Tutto il synth-pop, il techno-pop, ma anche l’hip hop degli anni ’90, persino l’indie rock, e in generale tutta la musica elettronica, probabilmente non sarebbero esistiti senza la sperimentazione di alcuni ragazzi di Düsseldorf che già nel 1970 formarono i Kraftwerk.
Il loro punto di partenza era le sperimentazioni elettroniche di Berio e Stockhausen, il cosmic rock di alcune band tedesche della fine degli anni ’60 e dei Pink Floyd, ma il loro ideale punto di approdo sarà una musica completamente elettronica, robotica, tecnicamente perfetta e per questo forse fredda, con una spiccata ritmica. Solo per fare un esempio dell’importanza cruciale del lavoro dei Kraftwerk (in tedesco centrale elettrica) per tutta la musica degli anni ’80 e successivi, basti pensare che la batteria elettronica, ovvero il sistema di pad che sostituiscono i tamburi e inviano impulsi elettrici ad un sintetizzatore, fu inventata e brevettata dal loro batterista Wolfgang Flür nel 1973.

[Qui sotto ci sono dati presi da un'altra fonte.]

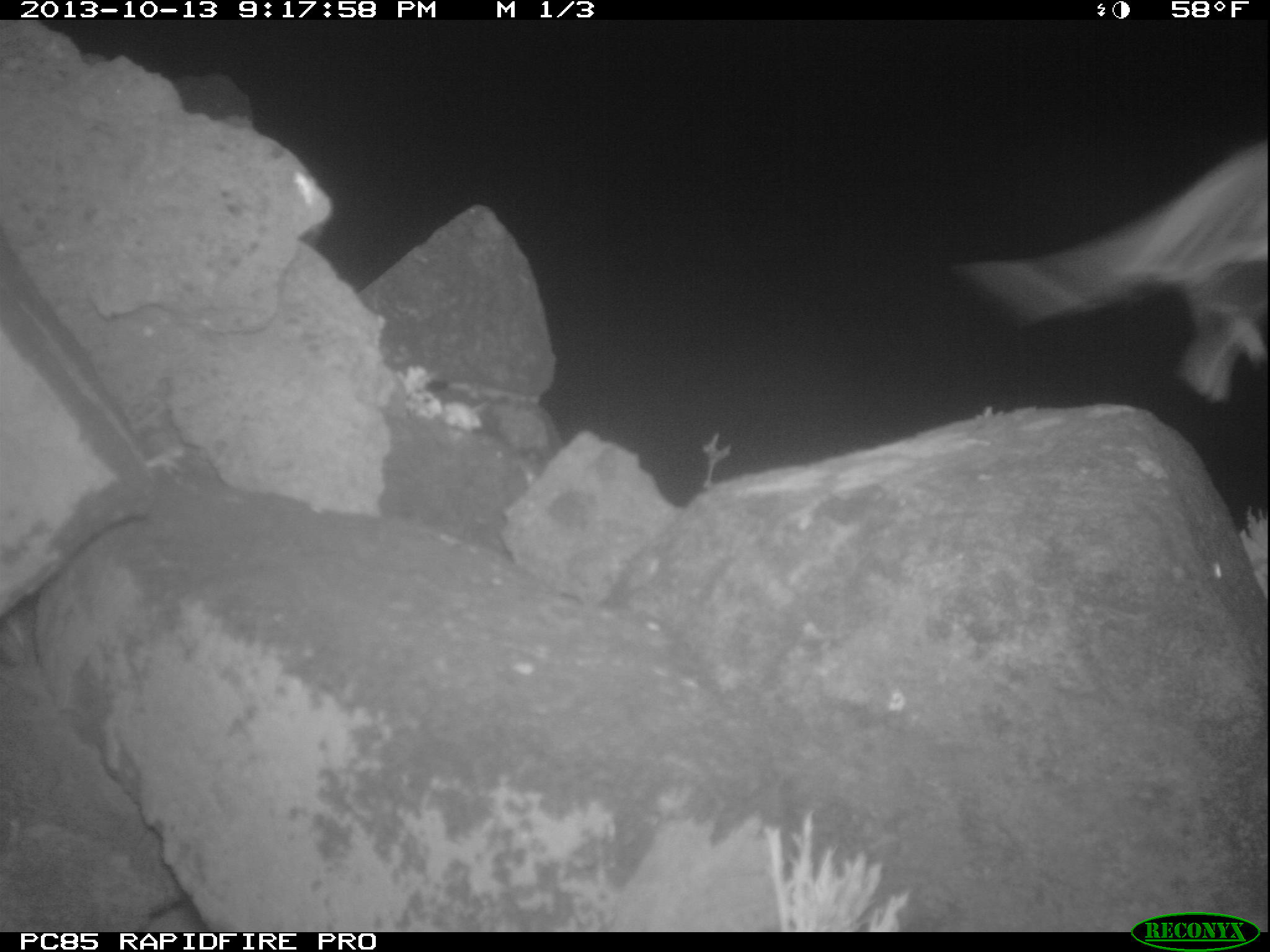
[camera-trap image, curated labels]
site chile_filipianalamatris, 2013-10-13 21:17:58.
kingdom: Animalia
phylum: Chordata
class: Aves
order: Procellariiformes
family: Procellariidae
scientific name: Procellariidae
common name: petrel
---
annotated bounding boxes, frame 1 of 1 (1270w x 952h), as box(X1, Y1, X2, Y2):
petrel: box(959, 131, 1270, 409)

In realtà da allora la disputa sul brevetto vede coinvolti anche Florian Schneider e Ralf Hütter, i due fondatori della band, ma poco cambia.
Wolfgang Flür si unì a loro alla fine del1973 dopo anni di militanza in band sperimentali tedesche, e lasciò i Kraftwerk nel 1987, dopo una serie di dischi mitici come Autobahn, Radio Aktivität, Trans-Europe Express e Computerwelt, per fondare gli Yamo. Lo fece perché ritenne che il progetto fosse esaurito, e perché non aveva intenzione di continuare a suonare la stessa musica come del resto fanno i suoi ex compagni, da allora. Eppure oggi sono ancora di stringente attualità le loro sonorità e i loro album, che figurano tra gli studi imprescindibili di tutti i gli appassionati di musica elettronica, anche i più giovani.

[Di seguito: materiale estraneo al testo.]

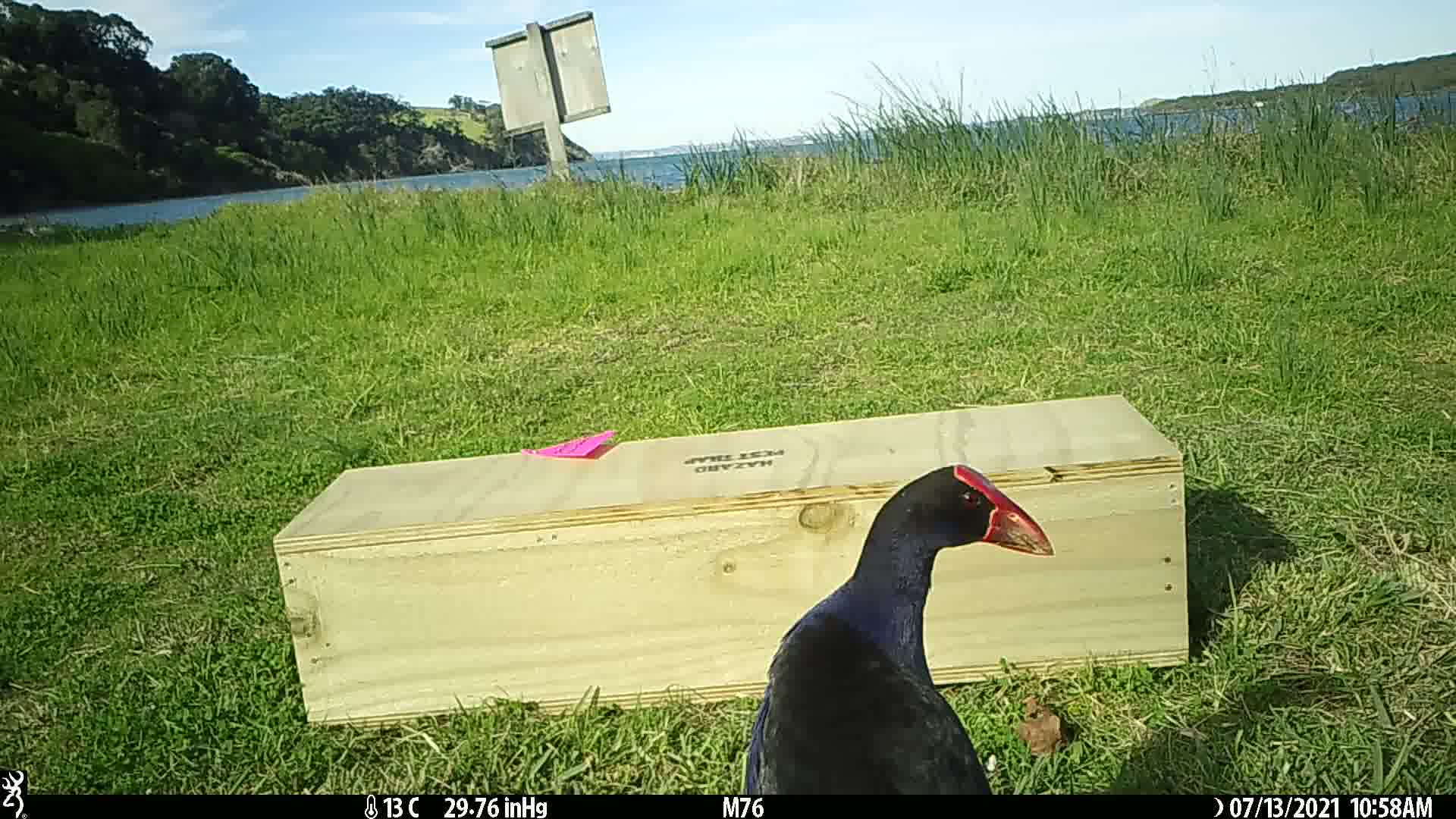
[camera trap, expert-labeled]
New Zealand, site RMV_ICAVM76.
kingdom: Animalia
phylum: Chordata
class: Aves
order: Gruiformes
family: Rallidae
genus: Porphyrio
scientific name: Porphyrio melanotus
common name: australasian swamphen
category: pukeko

Flür ha raccontato questa ed altre pionieristiche storie nel libro Ich war ein Roboter (Io ero un robot) pubblicato nel 2000.
Nei primi anni ottanta arrivarono sul mercato le prime batterie elettroniche prodotte da Yamaha, Simmons, Roland, con pad in gomma e i trigger, i sensori elettronici che inviavano gli impulsi al modulo sonoro. Da qui il suono giungeva all’amplificatore o alle cuffie. Dunque, oltre ad aver caratterizzato il sound di tutti gli anni ’80 ed oltre (ci sarebbero stati i Chemical Brothers o i Prodigy senza i Kraftwerk?), l’invenzione ha permesso a intere generazioni di batteristi di esercitarsi in casa senza disturbare troppo.